Pas une promesse d’après-guerre. Un bon de commande.
Le Kyiv Independent rappelle qu’un plan de résilience énergétique de 5,4 milliards d’euros a été dévoilé en mars 2026, et que son financement demeure difficile à réunir.
Cinq milliards quatre d’un bord. Deux cent cinquante millions de l’autre.
Ce que la ministre dit
Katherina Reiche dirige le ministère fédéral allemand de l’Économie et de l’Énergie.
Elle décrit l’approvisionnement énergétique comme une ligne de front de ce conflit, et dit que l’Allemagne soutient l’Ukraine pour cette raison. Le Kyiv Independent la cite.
Une ligne de front sans tranchée. Avec des postes de transformation.

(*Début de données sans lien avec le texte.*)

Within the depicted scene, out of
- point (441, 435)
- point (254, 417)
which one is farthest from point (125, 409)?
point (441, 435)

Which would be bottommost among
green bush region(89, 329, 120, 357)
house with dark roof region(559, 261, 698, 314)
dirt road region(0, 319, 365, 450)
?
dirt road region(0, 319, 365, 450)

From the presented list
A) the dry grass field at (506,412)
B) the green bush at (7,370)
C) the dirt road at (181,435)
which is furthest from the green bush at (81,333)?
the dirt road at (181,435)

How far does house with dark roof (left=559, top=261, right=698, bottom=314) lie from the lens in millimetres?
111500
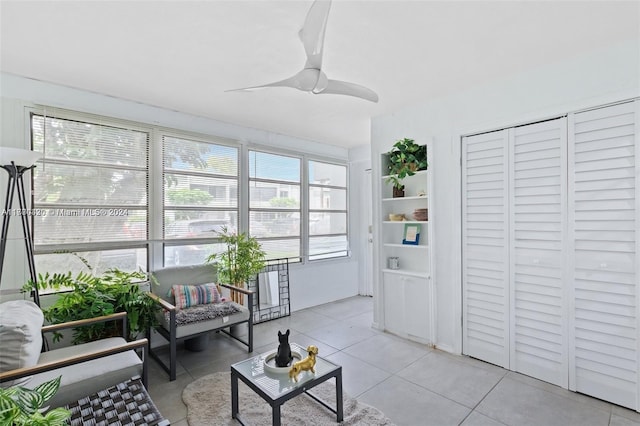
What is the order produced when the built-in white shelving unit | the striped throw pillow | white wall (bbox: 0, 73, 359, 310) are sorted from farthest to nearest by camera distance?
the built-in white shelving unit → the striped throw pillow → white wall (bbox: 0, 73, 359, 310)

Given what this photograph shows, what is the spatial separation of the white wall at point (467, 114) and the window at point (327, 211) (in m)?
1.37

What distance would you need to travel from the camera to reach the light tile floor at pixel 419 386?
2.19 meters

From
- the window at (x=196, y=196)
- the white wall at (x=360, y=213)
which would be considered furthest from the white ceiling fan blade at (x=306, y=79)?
the white wall at (x=360, y=213)

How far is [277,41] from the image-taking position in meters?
2.22

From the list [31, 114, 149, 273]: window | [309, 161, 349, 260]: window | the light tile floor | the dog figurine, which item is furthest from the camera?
[309, 161, 349, 260]: window

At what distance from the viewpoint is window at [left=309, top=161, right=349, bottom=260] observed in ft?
16.5

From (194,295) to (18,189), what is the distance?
5.53 feet

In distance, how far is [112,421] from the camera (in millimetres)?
1684

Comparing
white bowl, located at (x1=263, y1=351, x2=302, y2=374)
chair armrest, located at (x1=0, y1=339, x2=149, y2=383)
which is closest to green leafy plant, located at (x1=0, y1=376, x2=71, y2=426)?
chair armrest, located at (x1=0, y1=339, x2=149, y2=383)

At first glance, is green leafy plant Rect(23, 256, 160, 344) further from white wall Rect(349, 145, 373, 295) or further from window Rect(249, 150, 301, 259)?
white wall Rect(349, 145, 373, 295)

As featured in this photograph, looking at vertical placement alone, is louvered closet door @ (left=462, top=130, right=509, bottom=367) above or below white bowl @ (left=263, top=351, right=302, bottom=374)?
above

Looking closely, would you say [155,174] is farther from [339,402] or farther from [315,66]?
[339,402]

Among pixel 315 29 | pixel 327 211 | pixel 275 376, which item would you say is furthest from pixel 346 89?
pixel 327 211

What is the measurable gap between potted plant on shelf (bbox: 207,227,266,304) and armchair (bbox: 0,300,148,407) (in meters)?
1.48
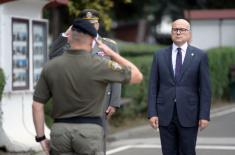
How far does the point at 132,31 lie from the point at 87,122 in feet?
167

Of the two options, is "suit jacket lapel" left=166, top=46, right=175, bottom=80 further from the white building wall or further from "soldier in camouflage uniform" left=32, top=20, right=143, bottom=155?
the white building wall

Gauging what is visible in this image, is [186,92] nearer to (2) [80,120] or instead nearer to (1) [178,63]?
(1) [178,63]

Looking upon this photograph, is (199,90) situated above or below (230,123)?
above

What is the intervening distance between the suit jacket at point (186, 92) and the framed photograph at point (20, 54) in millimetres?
4050

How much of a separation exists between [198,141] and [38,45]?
10.8ft

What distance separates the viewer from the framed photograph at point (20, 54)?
35.0 feet

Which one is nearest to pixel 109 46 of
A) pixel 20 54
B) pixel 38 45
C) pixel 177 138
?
pixel 177 138

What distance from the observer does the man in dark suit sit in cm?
696

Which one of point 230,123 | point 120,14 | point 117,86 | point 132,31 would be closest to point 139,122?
point 230,123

La KfW publie sa note la veille, le 2 septembre 2026. Elle fixe la cible en une ligne : donner à temps pour l’hiver l’électricité et la chaleur à la population, malgré les attaques russes qui continuent.
Un ministère parle d’hiver au début de septembre. C’est déjà tard.
Une ligne de front se chiffre en pièces détachées.
Cent cinquante tonnes
Cinq mètres de haut
Voici à quoi ressemble une pièce de rechange.
Le 5 mai 2026, l’Ukraine reçoit un autotransformateur. Il pèse plus de 150 tonnes. Il fait environ cinq mètres de haut. Liga.net le rapporte.
Prix : 4,3 millions de dollars. La Banque européenne pour la reconstruction et le développement en finance la production.
Le Programme des Nations unies pour le développement coordonne le transport. Le gouvernement danois appuie l’opération.
Cent cinquante tonnes. Une centaine d’automobiles, empilées.
Les ponts qui ne passent pas
Transporter la pièce devient un problème à lui seul.
Un appareil pareil ne passe pas sur toutes les routes. Ni sur tous les ponts. Liga.net l’écrit.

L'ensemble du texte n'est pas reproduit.